### Solicitação 1
Transcreva, do texto sobre a revolução dos transportes, o trecho que vai de "Acreditamos que, passados" até "auferir ganhos monetários.", inclusive.
### Solicitação 2
Retome o texto sobre a revolução dos transportes na Europa e dê continuidade a ele a partir do ponto em que termina.

### Texto extraído
+ + + + +
Acreditamos que, passados alguns
anos, as novas empresas de ônibus já conseguiram capturar 20% dos clientes das
ferroviárias, graças a agressivas táticas de maketing, a uma inteligente rede
de itinerários e a ônibus com grandes capacidades para passageiros.
Todo
esse processo mostra a beleza do mercado em ação. Todas as melhorias que podem
ocorrer quando não são burocratas que estão no controle do mercado, mas sim
empreendedores em busca do lucro, ofertando benefícios e comodidades para
tentar conquistar clientes e, com isso, auferir ganhos monetários.
A
revolução dos transportes na Europa é também um claro exemplo de uma
"destruição criativa", como Joseph Schumpeter rotulou o que ocorre quando o status quo é obrigado a enfrentar um
distúrbio causado por novas idéias e novas práticas.
+ + + + +
### Dados fornecidos
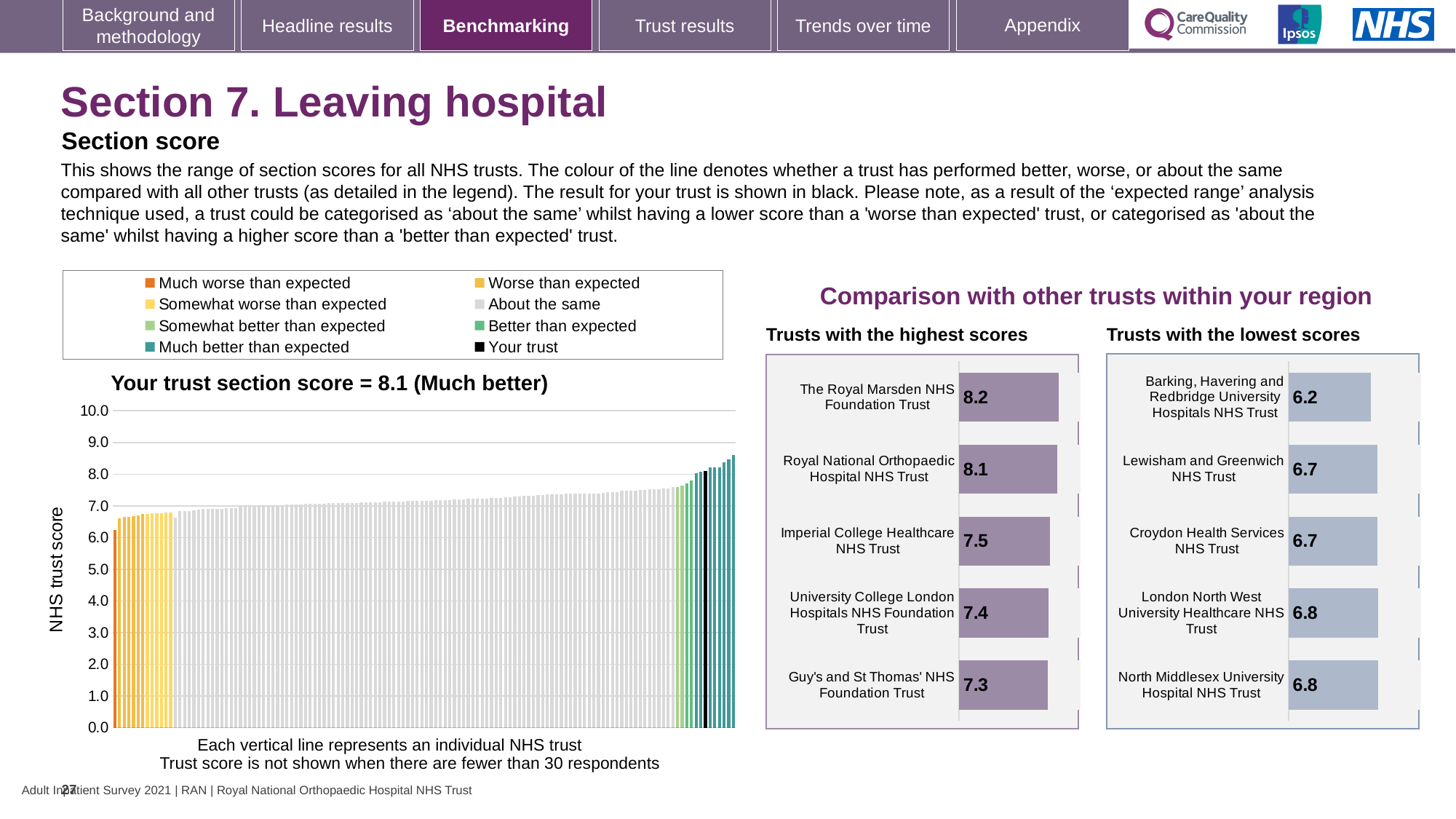
How many trusts are shown in the 'Trusts with the lowest scores' chart? 5 In the 'Trusts with the lowest scores' chart, what is the difference between the scores of North Middlesex University Hospital NHS Trust and Barking, Havering and Redbridge University Hospitals NHS Trust? 0.6 In the 'Trusts with the highest scores' chart, what is the difference between the scores of The Royal Marsden NHS Foundation Trust and Guy's and St Thomas' NHS Foundation Trust? 0.9 In the 'Trusts with the lowest scores' chart, what is the score for London North West University Healthcare NHS Trust? 6.8 According to the title of the main chart on the left, what is your trust's section score? 8.1 In the 'Trusts with the highest scores' chart, what is the score for Imperial College Healthcare NHS Trust? 7.5 In the 'Trusts with the lowest scores' chart, which trust has the lowest score? Barking, Havering and Redbridge University Hospitals NHS Trust In the 'Trusts with the lowest scores' chart, what is the score for Barking, Havering and Redbridge University Hospitals NHS Trust? 6.2 How many entries does the legend of the main chart on the left list? 8 In the 'Trusts with the highest scores' chart, which trust has the highest score? The Royal Marsden NHS Foundation Trust In the 'Trusts with the highest scores' chart, which has a higher score: Royal National Orthopaedic Hospital NHS Trust or University College London Hospitals NHS Foundation Trust? Royal National Orthopaedic Hospital NHS Trust In the 'Trusts with the highest scores' chart, what is the score for The Royal Marsden NHS Foundation Trust? 8.2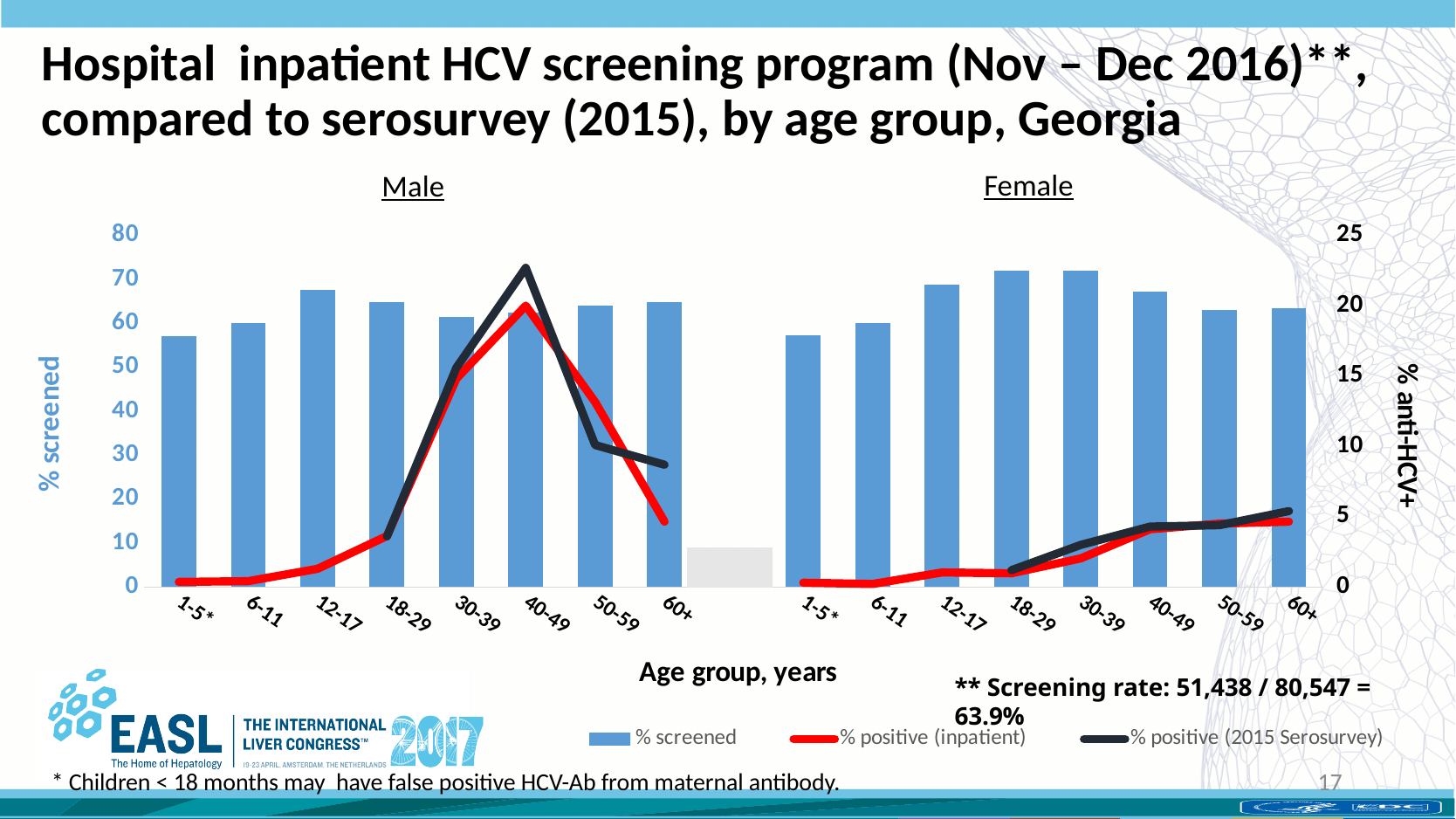
In the Female panel, is the % screened for the 1-5* age group greater or less than 60? less In the Male panel, is the % screened for the 12-17 age group greater or less than 60? greater In the Female panel, which age group has the highest % positive (2015 Serosurvey)? 60+ In the Female panel, does the % positive (2015 Serosurvey) rise or fall from the 18-29 age group to the 60+ age group? rise What kind of chart is shown on the slide? Combined bar and line chart In the Male panel, which age group has the highest % positive (inpatient)? 40-49 In the Male panel, which age group has the larger % positive (inpatient): 40-49 or 50-59? 40-49 What is the title of the left vertical axis of the chart? % screened In the Male panel, is the % positive (2015 Serosurvey) for the 40-49 age group greater or less than 20 on the right axis? greater How many age groups are plotted in the Male panel? 8 How many series does the chart legend list? 3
+ + + + +
### Resposta do exercício 1
Acreditamos que, passados alguns
anos, as novas empresas de ônibus já conseguiram capturar 20% dos clientes das
ferroviárias, graças a agressivas táticas de maketing, a uma inteligente rede
de itinerários e a ônibus com grandes capacidades para passageiros.
Todo
esse processo mostra a beleza do mercado em ação. Todas as melhorias que podem
ocorrer quando não são burocratas que estão no controle do mercado, mas sim
empreendedores em busca do lucro, ofertando benefícios e comodidades para
tentar conquistar clientes e, com isso, auferir ganhos monetários.

### Resposta do exercício 2
Empresas
estatais ou empresas privadas operando sob regime de concessão (isto é, com um
monopólio protegido e garantido pelo estado) dominaram por décadas os mercados
europeus. Porém, tão logo surgiu a oportunidade de outras empresas entrarem no
mercado, aquelas empresas já estabelecidas começaram a cambalear, ao passo que
as novas entrantes estão prosperando e prevalecendo.
Os
benefícios para os consumidores estão sendo imensos. Os preços caíram, a
qualidade aumentou e as possibilidades para o cidadão comum europeu viajar de
forma ampla e barata aumentaram.
Isso,
por si só, já é muito mais do que qualquer governo jamais conseguirá fazer na
área de transportes.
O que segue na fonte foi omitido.